PROBLEM TO SOLVE: Please reproduce the part of the forum thread on objecting to extensions that do not need planning, beginning at the words "# objecting to" and stopping after the words "object to this?".

SELECTED EXTRACT:

# objecting to extensions that do not need planning



## dante (23 Jul 2013)

I have a neighbour who has plans to erect an extension behind his house which will take up almost half of the back garden but will meet the specifications for not requiring planning permission. 
It will be 1.3m above our shared boundary wall and as a result will have significant light implicationf for our living room which is actually sunk below ground level by 45cm.

Is there any way that I can object to this?
It is likely to have significant impact on the light in the back garden and in our house and in my opinion is likely to have a significant knock on effect on the re sale value of my property.


----------



## Luternau (23 Jul 2013)

I had a similar thing happen to me-though no part of my property was not 45cm below ground ( which would not be grounds to object anyway).
I objected based on scale, height, impact etc. Permission was denied. Happy days. They reapplied with a slightly smaller size (area) but not height. The new plan was exempt on scale grounds and I could not object even though the impact on me was the same.
The planners said they agreed with me that the height of the proposed development was too big but as long as it was exempt on scale (remaining garden area) there was nothing I could do. In essence, they said the planning laws were an ass in this regard!


----------



## dante (24 Jul 2013)

On looking again I reckon that he has planned to go above ground floor level and will contravene the guidelines as a result.
Who do I speak to in planning to clarify this and to report concerns that the proposed extension should in fact require planning?


----------



## Time (24 Jul 2013)

Planning enforcement.


----------

GIVEN DATA:
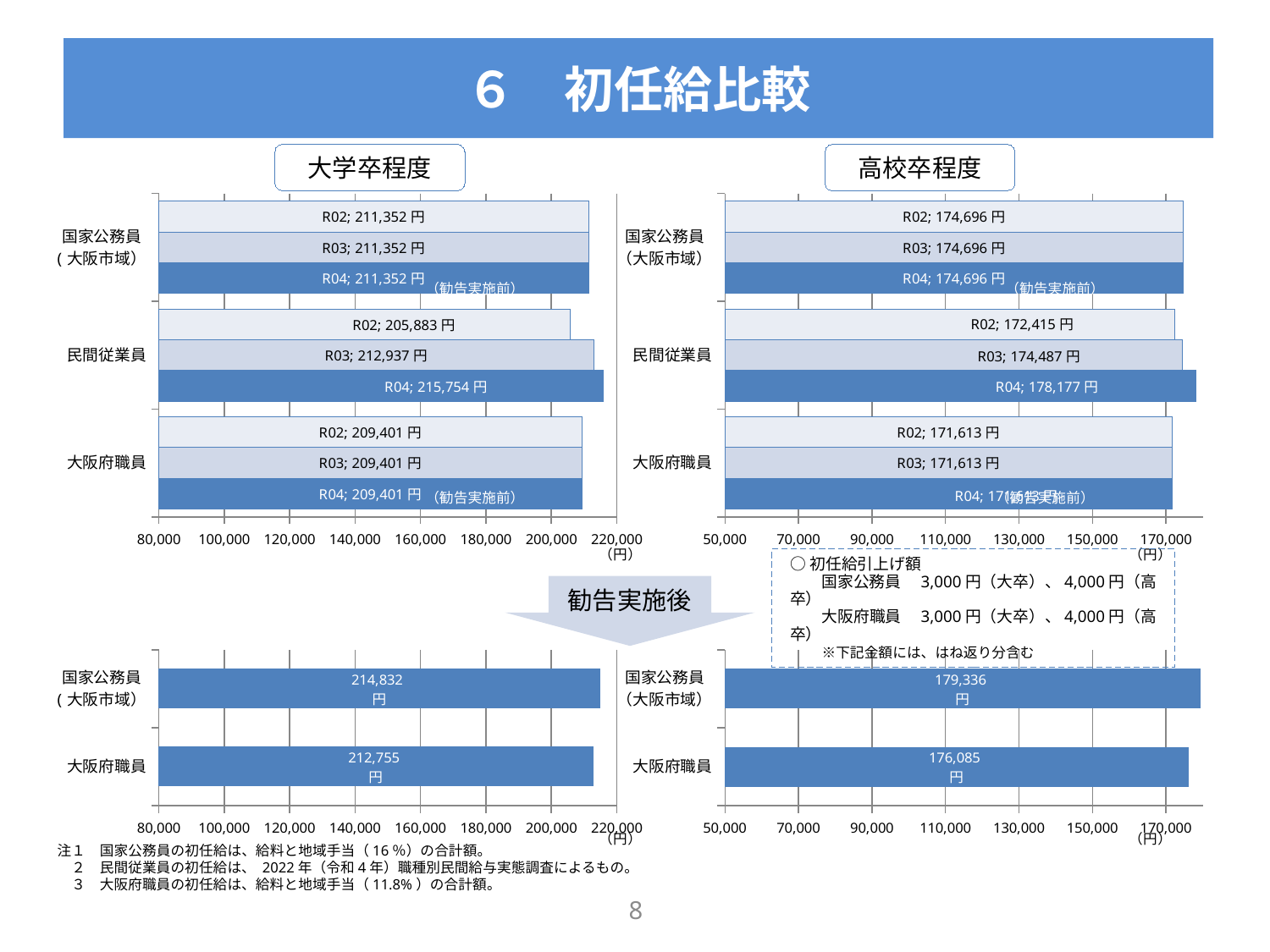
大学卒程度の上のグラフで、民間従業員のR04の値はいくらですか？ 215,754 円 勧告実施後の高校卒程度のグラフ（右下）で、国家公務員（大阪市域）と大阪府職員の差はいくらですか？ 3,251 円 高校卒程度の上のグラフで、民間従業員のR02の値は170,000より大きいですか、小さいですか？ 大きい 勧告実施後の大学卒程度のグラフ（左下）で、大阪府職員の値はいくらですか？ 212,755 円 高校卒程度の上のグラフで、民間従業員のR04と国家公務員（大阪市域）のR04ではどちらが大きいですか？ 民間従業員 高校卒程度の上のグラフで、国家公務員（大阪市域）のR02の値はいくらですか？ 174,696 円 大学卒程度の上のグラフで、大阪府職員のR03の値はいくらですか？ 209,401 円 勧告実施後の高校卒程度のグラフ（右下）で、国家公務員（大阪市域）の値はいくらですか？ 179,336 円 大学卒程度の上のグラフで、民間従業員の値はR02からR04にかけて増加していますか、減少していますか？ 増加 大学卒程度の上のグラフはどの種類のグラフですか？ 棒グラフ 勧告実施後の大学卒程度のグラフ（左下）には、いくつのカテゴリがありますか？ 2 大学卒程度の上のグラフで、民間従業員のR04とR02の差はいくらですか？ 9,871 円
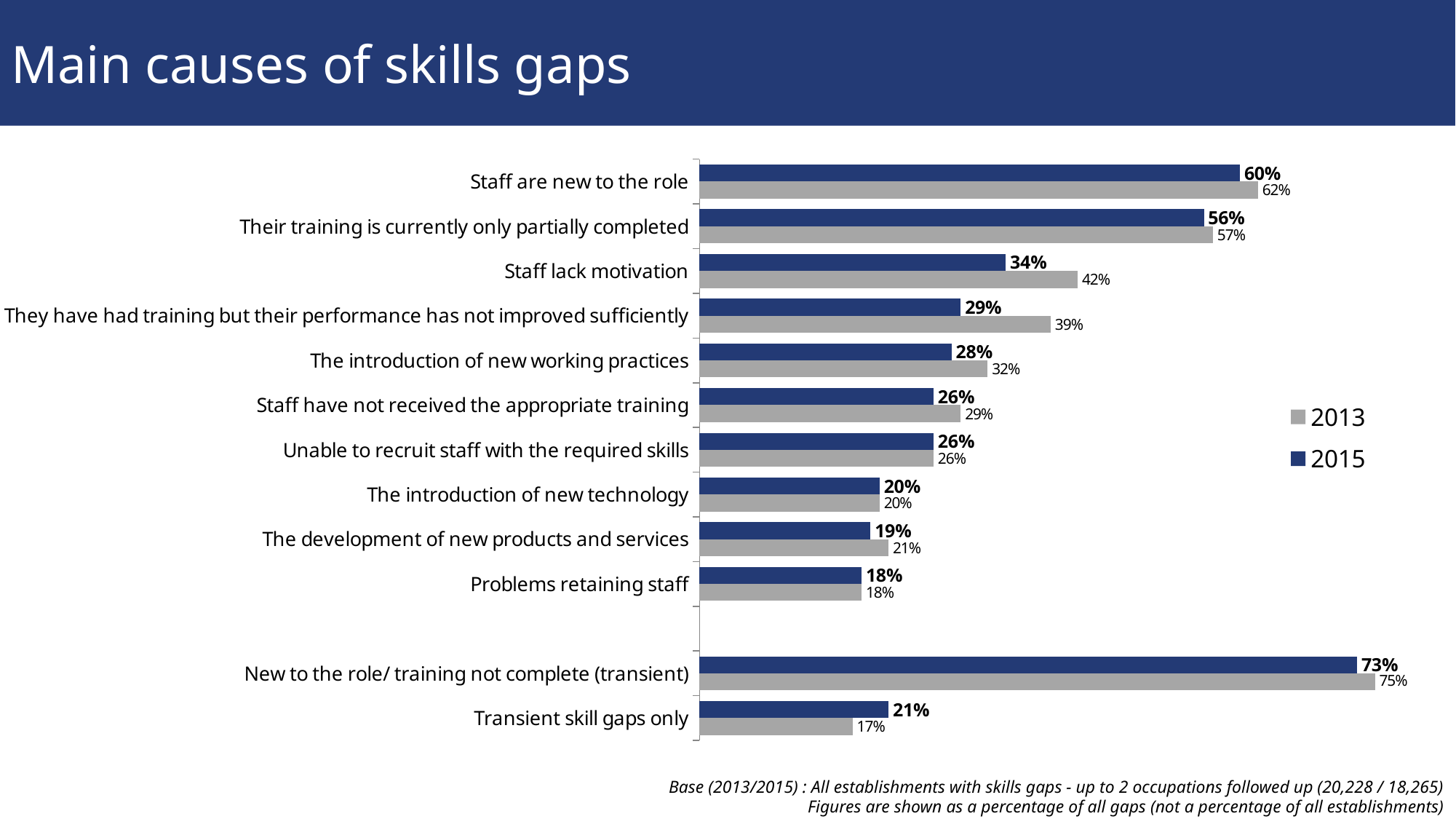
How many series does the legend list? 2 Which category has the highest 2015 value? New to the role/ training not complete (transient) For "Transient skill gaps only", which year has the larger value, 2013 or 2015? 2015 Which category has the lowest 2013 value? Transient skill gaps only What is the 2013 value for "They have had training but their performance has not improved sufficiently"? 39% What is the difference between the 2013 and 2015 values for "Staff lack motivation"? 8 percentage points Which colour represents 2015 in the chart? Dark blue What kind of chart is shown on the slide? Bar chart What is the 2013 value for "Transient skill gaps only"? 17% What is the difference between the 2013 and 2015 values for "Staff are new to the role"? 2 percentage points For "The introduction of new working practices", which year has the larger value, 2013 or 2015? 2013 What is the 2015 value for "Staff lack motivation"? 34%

ANSWER SECTION:
# objecting to extensions that do not need planning



## dante (23 Jul 2013)

I have a neighbour who has plans to erect an extension behind his house which will take up almost half of the back garden but will meet the specifications for not requiring planning permission. 
It will be 1.3m above our shared boundary wall and as a result will have significant light implicationf for our living room which is actually sunk below ground level by 45cm.

Is there any way that I can object to this?